Since when had she been writing a book? She didn't write. She played and painted and made candles, but she didn't write!
"What's it," he managed to squeak out, before lowering his voice several octaves in his attempt to return some normalcy to his manner, "what's it about?"
"Well," Rapunzel began, obviously giddy to at last be talking about this to someone, "it's about this prince. When he's born he's visited by two witches—one good and one bad."
He wasn't a father. Not a father. No child. He had been so sure!
"And the good one gives him the gift of music, but then the bad one comes and curses him and he becomes ugly with mottled skin and he has this awful, raspy voice!"
And Rapunzel wasn't a mother. She was just…a writer apparently. She said he'd had a hand in the conception. How had he—oh right. He had suggested she write a book. Huh.

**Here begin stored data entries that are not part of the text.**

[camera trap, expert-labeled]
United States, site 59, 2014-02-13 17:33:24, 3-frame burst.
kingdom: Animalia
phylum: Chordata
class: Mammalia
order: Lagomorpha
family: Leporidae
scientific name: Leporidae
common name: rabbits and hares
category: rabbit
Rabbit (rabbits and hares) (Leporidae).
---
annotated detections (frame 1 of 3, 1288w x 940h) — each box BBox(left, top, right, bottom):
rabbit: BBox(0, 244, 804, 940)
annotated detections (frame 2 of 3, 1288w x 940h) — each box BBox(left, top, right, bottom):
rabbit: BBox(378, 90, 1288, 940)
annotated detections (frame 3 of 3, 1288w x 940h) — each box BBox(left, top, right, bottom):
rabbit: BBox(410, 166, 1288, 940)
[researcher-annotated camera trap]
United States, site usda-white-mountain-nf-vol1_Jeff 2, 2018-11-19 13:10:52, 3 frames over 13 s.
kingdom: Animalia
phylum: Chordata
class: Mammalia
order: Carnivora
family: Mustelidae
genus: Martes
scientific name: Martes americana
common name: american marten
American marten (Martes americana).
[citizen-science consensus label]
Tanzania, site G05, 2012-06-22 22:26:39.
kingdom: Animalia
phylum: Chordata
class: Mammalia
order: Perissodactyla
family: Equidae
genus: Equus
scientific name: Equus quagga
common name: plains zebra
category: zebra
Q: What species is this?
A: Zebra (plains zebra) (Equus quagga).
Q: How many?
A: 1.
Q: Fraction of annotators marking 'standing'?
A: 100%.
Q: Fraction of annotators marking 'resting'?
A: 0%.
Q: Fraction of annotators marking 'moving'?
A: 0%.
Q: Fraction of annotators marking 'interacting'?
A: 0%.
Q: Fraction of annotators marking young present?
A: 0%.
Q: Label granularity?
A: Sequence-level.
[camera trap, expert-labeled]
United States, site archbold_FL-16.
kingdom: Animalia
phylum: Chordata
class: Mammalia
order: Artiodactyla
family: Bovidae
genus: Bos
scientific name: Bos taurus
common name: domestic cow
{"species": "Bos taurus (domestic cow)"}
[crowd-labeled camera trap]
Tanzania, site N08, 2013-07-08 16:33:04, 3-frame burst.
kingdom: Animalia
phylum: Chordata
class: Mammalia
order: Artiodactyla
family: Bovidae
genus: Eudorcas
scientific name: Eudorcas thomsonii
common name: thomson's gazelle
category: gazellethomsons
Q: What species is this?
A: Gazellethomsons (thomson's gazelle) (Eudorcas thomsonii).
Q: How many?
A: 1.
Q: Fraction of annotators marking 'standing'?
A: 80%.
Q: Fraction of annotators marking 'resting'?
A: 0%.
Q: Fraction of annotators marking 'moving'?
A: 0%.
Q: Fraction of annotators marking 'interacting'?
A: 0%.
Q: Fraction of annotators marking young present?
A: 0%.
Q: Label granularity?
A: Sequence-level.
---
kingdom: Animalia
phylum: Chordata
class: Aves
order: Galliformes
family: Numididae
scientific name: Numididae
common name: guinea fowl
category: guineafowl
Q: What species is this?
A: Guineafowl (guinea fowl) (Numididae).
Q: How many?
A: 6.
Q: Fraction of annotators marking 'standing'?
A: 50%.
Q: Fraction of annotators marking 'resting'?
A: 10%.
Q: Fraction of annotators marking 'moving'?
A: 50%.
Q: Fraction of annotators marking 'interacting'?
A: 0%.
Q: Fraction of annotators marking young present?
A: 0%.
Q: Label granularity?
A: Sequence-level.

"So the King and Queen sail to this powerful sorcerer to reverse the spell, but on the way a giant storm churns up and they all die except for Irving—that's the prince. Anyway, he washes ashore and he's found by this old man who raises him as his own."
But he'd seen her talking to the Royal Physician! And she'd been so secretive about it. Why had—
"So Irving is raised by this old man who teaches him all about music, not that Irving needs much teaching. Anyway, the old man dies of consumption—oh, you'll love that part, Eugene. I was so careful to get all the signs right."
She had been asking the physician about consumption for her book. She'd been doing research. But the eyes—why had she asked him about the eyes?
"So Irving goes off in the world because there's nothing to tie him down anymore. And even though, when he's singing or playing an instrument, he sounds beautiful, he scares everyone because he's so ugly on the outside. He looks almost inhuman, except for his eyes, which are a vivid green. They're his only good feature."
She'd been deciding Irving's eye color…
"So anyway, he has all these adventures and at some point he meets up with this beautiful maiden named Bridget. I know you said you don't like the name, but I think it works well for her. Anyway, she's really, really beautiful with long raven hair and bright blue eyes and she needs to find her little brother, who's gone missing so she and Irving wander around looking for him…"
But what about the painting? The painting of a baby? How could she expl—
"They don't find her brother, but they do find a piglet wounded in some thorns. Bridget picks up the piglet and bundles him up, and it turns out that's Bridget's brother, only she doesn't recognize him because a spell has been cast on him…here, I started painting that scene…"
A pig? He'd mistaken a pig for his child?
"So I haven't figured out the ending yet, but I know I want there to be a dragon. So what do you think?"
No child. Just a pig. And a stack of papers.
No child. No child?
"Well," he said slowly, forcing his brain to work again, "it sounds like quite a story…"
"I'm so glad you like it!" Rapunzel bubbled, hugging him fiercely. "I was so nervous," she explained as she pulled away, "because I've never done anything like this before. There wasn't any extra paper in the tower so I didn't write much. Ack! I'm so glad you like it!" She hugged him again.
Yet another example of the world trying to teach him that age old lesson: no matter how smart you are, Eugene, you're not as smart as you think you are.
And you know what? Just an hour ago if he'd found out he was wrong, he would have been pretty happy about it. But now he just felt…empty. He was a father without a child. Never before had giving piggy back rides, tucking his daughter into bed, or telling his son to "mind his mother" seemed more attractive.
"Hey Rapunzel," he asked, "what do you think about children?"